Thursday, January 24, 2008

Sittin here watching the wheels go round and round

Wheel #1 -- THE FANTASY WORLDS OF JEFF WEBB, linked to from the sidebar, has gone dark. Apparently, somebody complained about the site and Angelfire shut it down. It makes me sad. However, I've started pulling together various examples of Jeff's art that I had scanned and posted to various other sites over the last ten years, and you can see about 17 of those pics over here.

I'll try to add more as I get the chance. Unfortunately, the bulk of my scans of Jeff's artwork are on my old computer, which is in the back room here at Castle Anthrax and which has neither an Internet connection nor a functional C or D drive. I could scan Jeff's artwork in again using this computer, but this is a family machine, and between three computer savvy kids and a computer savvy wife, it's difficult to imagine me having the several days worth of uninterrupted access I'd need to complete that project again.

In the meantime, enjoy what there is.

Wheel #2 -- It's just occurring to me that the 15th anniversary of Jeff's death passed unnoticed by me a week and a half ago. Well, it was a working Monday, and working Mondays are always pretty distracting in and of themselves. I still miss you, old buddy, and if I'm moving on and not thinking about you quite so much any more, well, I have to think you wouldn't mind.
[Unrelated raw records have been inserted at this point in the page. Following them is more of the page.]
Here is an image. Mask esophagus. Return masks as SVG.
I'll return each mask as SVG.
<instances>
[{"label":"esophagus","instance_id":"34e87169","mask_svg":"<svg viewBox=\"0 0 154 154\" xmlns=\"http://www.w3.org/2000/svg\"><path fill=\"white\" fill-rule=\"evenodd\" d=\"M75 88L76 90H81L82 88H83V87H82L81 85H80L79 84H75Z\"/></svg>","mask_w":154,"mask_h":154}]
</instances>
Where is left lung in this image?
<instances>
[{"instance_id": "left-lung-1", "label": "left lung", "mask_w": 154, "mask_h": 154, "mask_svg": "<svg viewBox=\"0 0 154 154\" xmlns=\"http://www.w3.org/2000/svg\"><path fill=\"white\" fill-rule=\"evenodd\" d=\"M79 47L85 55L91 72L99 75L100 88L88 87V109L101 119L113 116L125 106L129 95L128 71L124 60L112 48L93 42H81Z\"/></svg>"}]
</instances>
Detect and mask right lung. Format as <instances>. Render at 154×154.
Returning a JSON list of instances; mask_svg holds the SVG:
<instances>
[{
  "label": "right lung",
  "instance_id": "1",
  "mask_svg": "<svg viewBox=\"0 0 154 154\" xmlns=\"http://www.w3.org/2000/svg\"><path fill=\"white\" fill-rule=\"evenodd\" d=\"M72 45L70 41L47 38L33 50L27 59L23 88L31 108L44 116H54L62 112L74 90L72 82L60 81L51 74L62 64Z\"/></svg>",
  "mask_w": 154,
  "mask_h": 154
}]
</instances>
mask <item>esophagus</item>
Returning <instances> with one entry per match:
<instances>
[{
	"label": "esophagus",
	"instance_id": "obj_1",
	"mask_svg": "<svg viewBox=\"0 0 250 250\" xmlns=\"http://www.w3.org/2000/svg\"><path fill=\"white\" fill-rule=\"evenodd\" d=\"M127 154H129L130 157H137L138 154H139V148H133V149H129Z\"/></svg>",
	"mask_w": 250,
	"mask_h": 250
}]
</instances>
Seasons don't fear the Reaper, and neither did you in the end, but I still think he's a prick for taking you away from us. So, I raise a glass of bubbly Zik-Zak Cola and tip the old Black Blade in your general direction, and sometime today I'll try to play a little BOC for you, too.

Wheel #3 - Things aren't going badly at work, but an Unemployment claim is a nice thing to have to fall back on. As Woody Allen once described Annie Hall's apartment, it's like a free floating life raft, out there, just in case the worst happens. (Or something like that; I haven't watched ANNIE HALL in twenty years.)

And while it seems that nearly anything can happen at my current assignment, one of the things that cannot happen is for the U.S. Congress, staring bleakly into the abyss of what may be a grimmer global economic catastrophe than the Great Depression, to pass a fucking stimulus package containing extended Unemployment coverage.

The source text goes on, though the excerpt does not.